A Thani le había ido muy bien con el gobierno de los británicos. Era una persona leída, culta,
próspera y sólida. El patriarca de un clan floreciente. Podría llegar a vivir hasta los noventa años,
como había hecho su padre. O al menos eso había creído en otro tiempo. Porque últimamente su
médico había empezado a darle noticias preocupantes. Su corazón latía demasiado deprisa y a
veces de una forma irregular, y a pesar de que Thani se encontraba perfectamente bien, saludable
y fuerte, su médico parecía estar preocupado. Thani no le había dicho nada a Bala; sin tener
pruebas de que existiera un problema en su salud, no había ningún motivo para preocupar a su
mujer. De todas formas, aquello lo había tenido preocupado a él. Y le había hecho empezar a
pensar de manera diferente acerca del futuro, mirando las cosas con mente más abierta. Le
gustaría tener un lugar en los libros de historia, un lugar que se hubiera merecido él mismo, no
solo por haber nacido en el lugar adecuado y en la familia adecuada. Siempre había pensado que
su hijo podría ofrecerle a Thani un lugar en el mundo, pero Rajan parecía contento llevando una
vida sencilla junto a su mujer y su primer hijo.
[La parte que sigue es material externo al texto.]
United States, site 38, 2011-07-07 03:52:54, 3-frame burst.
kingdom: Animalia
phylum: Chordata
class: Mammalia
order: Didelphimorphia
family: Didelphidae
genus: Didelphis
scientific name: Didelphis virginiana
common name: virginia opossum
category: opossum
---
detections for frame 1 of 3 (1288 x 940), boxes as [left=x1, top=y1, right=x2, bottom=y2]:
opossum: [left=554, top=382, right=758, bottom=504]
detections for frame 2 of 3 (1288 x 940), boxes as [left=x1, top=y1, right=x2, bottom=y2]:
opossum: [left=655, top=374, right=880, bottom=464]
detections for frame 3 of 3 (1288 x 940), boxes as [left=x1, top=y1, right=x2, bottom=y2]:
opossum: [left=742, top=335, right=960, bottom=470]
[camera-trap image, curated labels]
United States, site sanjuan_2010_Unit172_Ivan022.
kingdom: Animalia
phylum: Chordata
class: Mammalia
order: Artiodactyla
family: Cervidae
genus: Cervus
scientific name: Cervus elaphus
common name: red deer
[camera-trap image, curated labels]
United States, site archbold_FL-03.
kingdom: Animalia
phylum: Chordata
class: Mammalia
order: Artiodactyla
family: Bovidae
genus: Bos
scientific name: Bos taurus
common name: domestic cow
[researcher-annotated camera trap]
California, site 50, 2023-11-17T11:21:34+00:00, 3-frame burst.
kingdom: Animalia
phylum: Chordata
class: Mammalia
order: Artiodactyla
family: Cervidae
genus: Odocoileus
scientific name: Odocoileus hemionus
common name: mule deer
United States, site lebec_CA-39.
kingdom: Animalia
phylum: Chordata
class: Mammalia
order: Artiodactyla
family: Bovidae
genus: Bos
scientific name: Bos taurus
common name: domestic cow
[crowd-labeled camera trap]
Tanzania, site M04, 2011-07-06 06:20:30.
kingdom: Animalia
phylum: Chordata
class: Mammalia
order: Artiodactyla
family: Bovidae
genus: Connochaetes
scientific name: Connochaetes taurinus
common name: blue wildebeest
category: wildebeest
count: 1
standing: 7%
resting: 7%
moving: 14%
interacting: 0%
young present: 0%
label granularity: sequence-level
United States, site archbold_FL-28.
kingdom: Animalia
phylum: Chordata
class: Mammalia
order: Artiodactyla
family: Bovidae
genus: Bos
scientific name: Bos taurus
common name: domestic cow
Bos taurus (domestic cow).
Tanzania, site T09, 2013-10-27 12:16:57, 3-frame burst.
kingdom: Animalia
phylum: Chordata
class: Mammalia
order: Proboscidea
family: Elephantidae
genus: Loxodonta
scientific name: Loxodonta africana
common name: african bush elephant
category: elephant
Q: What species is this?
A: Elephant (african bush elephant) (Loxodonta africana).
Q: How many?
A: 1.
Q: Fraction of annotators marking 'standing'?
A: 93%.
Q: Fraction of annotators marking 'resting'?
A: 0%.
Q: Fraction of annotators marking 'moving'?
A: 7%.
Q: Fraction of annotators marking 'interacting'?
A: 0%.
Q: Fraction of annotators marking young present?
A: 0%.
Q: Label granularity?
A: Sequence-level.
Puede que Thani debiera empezar a pensar en
alguna de sus hijas para ese cometido.
Thani se detuvo en medio del camino, abstraído en sus pensamientos; un carro tirado por bueyes que pasó traqueteando
a menos de un palmo de su nariz le sacó de su ensimismamiento. La calle estaba flanqueada por
vendedores ambulantes que pregonaban sus bollos de curry recién hechos y sus humeantes samosas calientes; ya casi era la hora de cenar. Su mujer estaría empezando a preocuparse.
Thani se puso a andar deprisa hacia su casa.
-Estás hecho un desastre... Llevas los pantalones llenos de arena. ¿Dónde te has estado
revolcando?
La voz de Bala sonaba enfadada, pero a pesar de todo le sonreía. Estaba sentada al piano de cola,
elegantemente vestida con un sari de seda verde. A pesar de haber tenido trece hijos, su mujer
era casi tan esbelta como una muchacha. Thani sintió todo el peso de los kilos extra que se
habían ido acumulando alrededor de su estómago durante los últimos años. Tampoco su médico
parecía estar contento con ese cambio.